Activity →
Reproduce every one of the records below word for word, leaving the pictures out of your answer.

Source data →

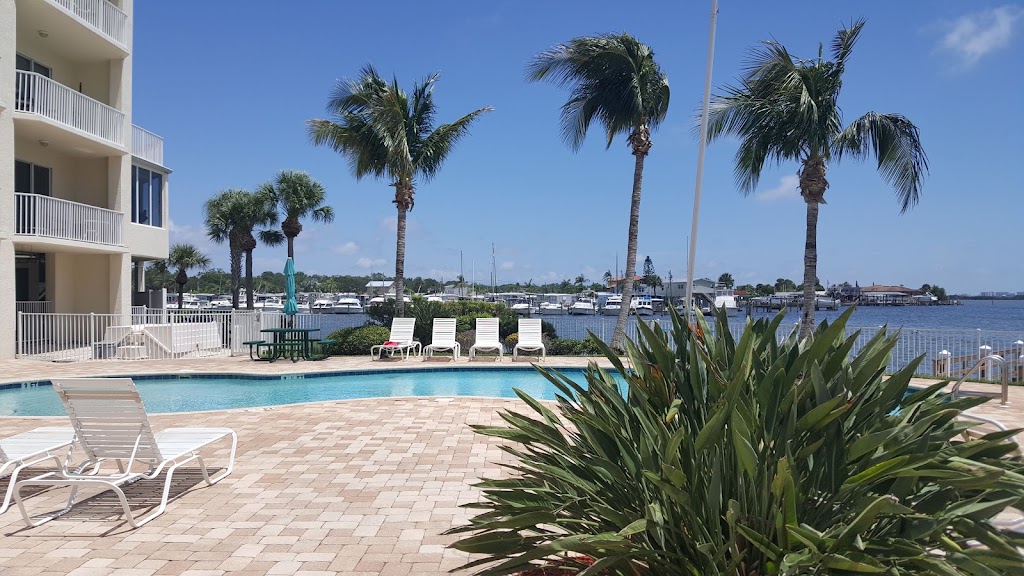 Boca Ciega Resort | 8800 Bay Pines Blvd, St. Petersburg, FL 33709, USA | Phone: (727) 209-3300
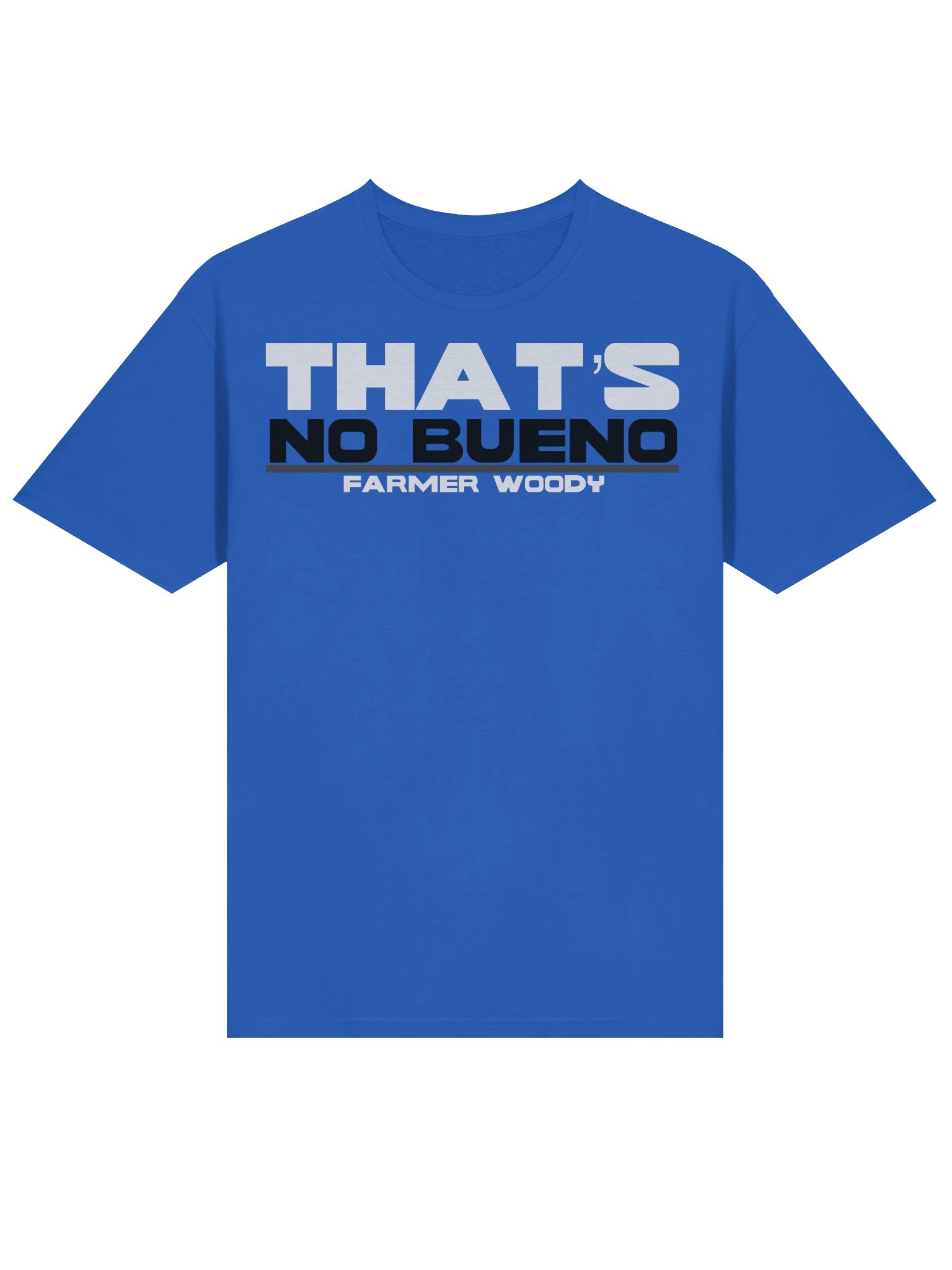 That's No Bueno product image (1)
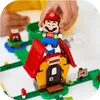 LEGO® Super Mario Maison de Mario et Yoshi Set d'extension Voir les images du produit 14
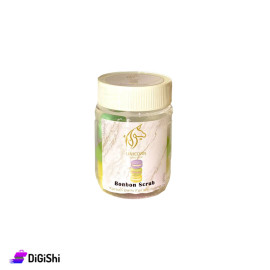 العجينة الكورية لتقشير وتفتيح البشرة Unicorn Body Shop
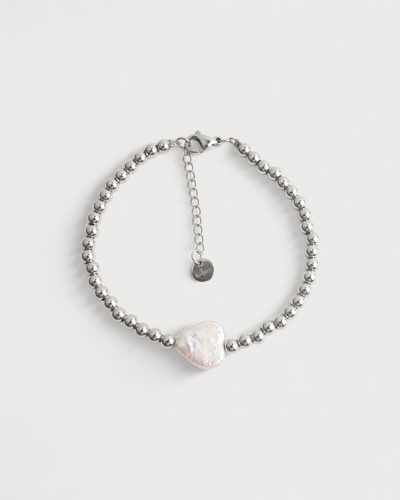 Jola - Armband - Edelstahl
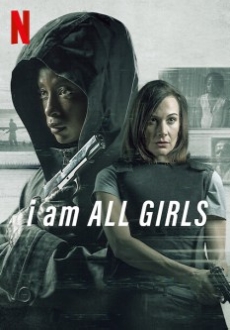 "I Am All Girls" (2021) WEBRip.x264-ION10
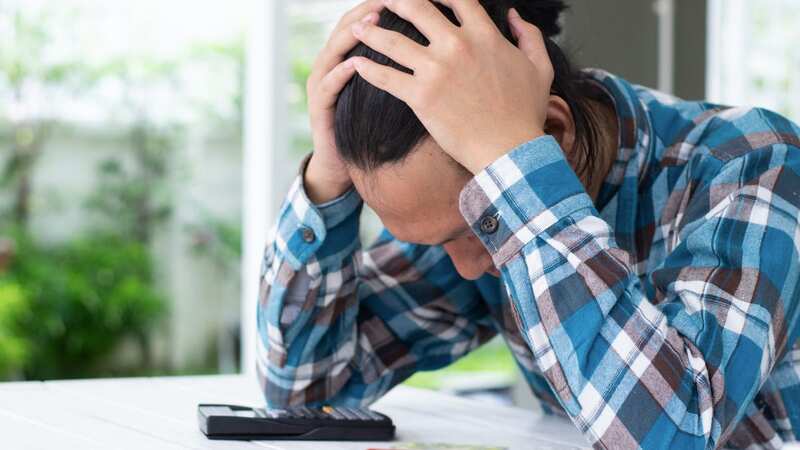 Countless exasperated customers are raging at their banks as delays are clinging on for a second day (Image: Getty Images)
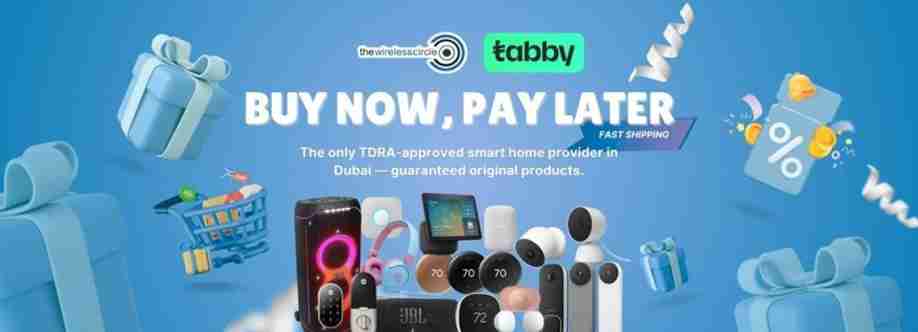 The Wireless Circle Cover Image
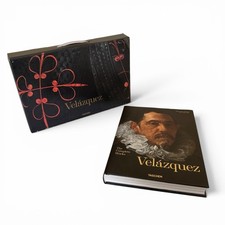 Velázquez The Complete Works TASCHEN 2014 Ha...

Exercise solution →
 Boca Ciega Resort | 8800 Bay Pines Blvd, St. Petersburg, FL 33709, USA | Phone: (727) 209-3300
 That's No Bueno product image (1)
 LEGO® Super Mario Maison de Mario et Yoshi Set d'extension Voir les images du produit 14
 العجينة الكورية لتقشير وتفتيح البشرة Unicorn Body Shop
 Jola - Armband - Edelstahl
 "I Am All Girls" (2021) WEBRip.x264-ION10
 Countless exasperated customers are raging at their banks as delays are clinging on for a second day (Image: Getty Images)
 The Wireless Circle Cover Image
 Velázquez The Complete Works TASCHEN 2014 Ha...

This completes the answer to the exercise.